CS312 Lecture 2: More Introduction to SML

In sections on Wednesday, you should've seen a few simple expression and declaration forms for SML. The syntax of this fragment of the language can be summarized as follows: (note that ~ is unary, - is binary).

identifiers (id)	`x`, `y`, `foo1000`
constants (const)	...~2, ~1, 0, 1, 2 (integers) 1.0, ~0.001, 3.141 (reals) true, false (booleans) "hello", "", "!" (strings) #"A", #" " (characters)
types (type)	`int`, `real`, `bool`, `string`, `char`, type``type``...``type* `->` type
unary operations (unary-op expr)	`~`, `not`, `size`, ...
binary operations (binary-op expr)	`+, , -, >, <, >=, <=, ^`, ...*
expressions (expr)	constant, id, unary-op expr, expr binary-op expr, if expr then expr else expr, let decl ... decl in expr end, expr(expr,...,expr)
declarations (decl)	val id = expr fun id(id:type,...,id:type):type = expr

The ML interpreter allows either expressions or declarations to be typed at the prompt. We can think of a program as being just an ML expression, although later we'll see it is more complex.

We can think of this table as giving a set of rules for building up an ML expression that has legal syntax. For example, a type must be either the word int, the word real, the word bool, the word char, or something else of the form type*type*...*type -> type, where the word type represents any type built up according to the rules for building types. For example, int->bool is a legal type that represents the type of a function that takes in an int and returns a boolean. Since int->bool is a legal type, so is string*(int->bool)->string. It is the type of a function that expects two arguments, a string and another function, and returns a string. The function passed as the second argument must accept an integer and return a boolean. Thus, we can see that ML supports higher-order functions that manipulate other functions as if they were ordinary values. (In this definition, type is known as a syntactic metavariable: it isn't a variable at the level of the SML language; it's a variable that we use for defining syntax.)

+++++

**Task prompt**
Reproduce the SML lecture notes above word for word, from the title through the final sentence.

**Data below**
+++++

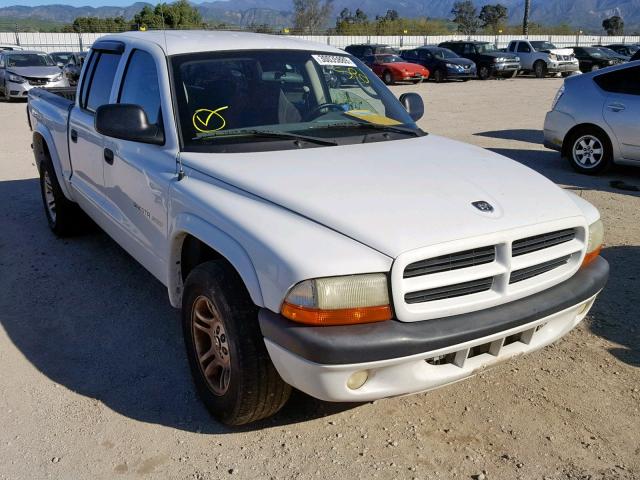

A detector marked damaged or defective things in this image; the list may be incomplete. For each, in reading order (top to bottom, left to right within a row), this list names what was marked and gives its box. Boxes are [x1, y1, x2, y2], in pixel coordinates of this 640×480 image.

+++++

**Result for this task**
CS312 Lecture 2: More Introduction to SML

In sections on Wednesday, you should've seen a few simple expression and declaration forms for SML. The syntax of this fragment of the language can be summarized as follows: (note that ~ is unary, - is binary).

identifiers (id)	`x`, `y`, `foo1000`
constants (const)	...~2, ~1, 0, 1, 2 (integers) 1.0, ~0.001, 3.141 (reals) true, false (booleans) "hello", "", "!" (strings) #"A", #" " (characters)
types (type)	`int`, `real`, `bool`, `string`, `char`, type``type``...``type* `->` type
unary operations (unary-op expr)	`~`, `not`, `size`, ...
binary operations (binary-op expr)	`+, , -, >, <, >=, <=, ^`, ...*
expressions (expr)	constant, id, unary-op expr, expr binary-op expr, if expr then expr else expr, let decl ... decl in expr end, expr(expr,...,expr)
declarations (decl)	val id = expr fun id(id:type,...,id:type):type = expr

The ML interpreter allows either expressions or declarations to be typed at the prompt. We can think of a program as being just an ML expression, although later we'll see it is more complex.

We can think of this table as giving a set of rules for building up an ML expression that has legal syntax. For example, a type must be either the word int, the word real, the word bool, the word char, or something else of the form type*type*...*type -> type, where the word type represents any type built up according to the rules for building types. For example, int->bool is a legal type that represents the type of a function that takes in an int and returns a boolean. Since int->bool is a legal type, so is string*(int->bool)->string. It is the type of a function that expects two arguments, a string and another function, and returns a string. The function passed as the second argument must accept an integer and return a boolean. Thus, we can see that ML supports higher-order functions that manipulate other functions as if they were ordinary values. (In this definition, type is known as a syntactic metavariable: it isn't a variable at the level of the SML language; it's a variable that we use for defining syntax.)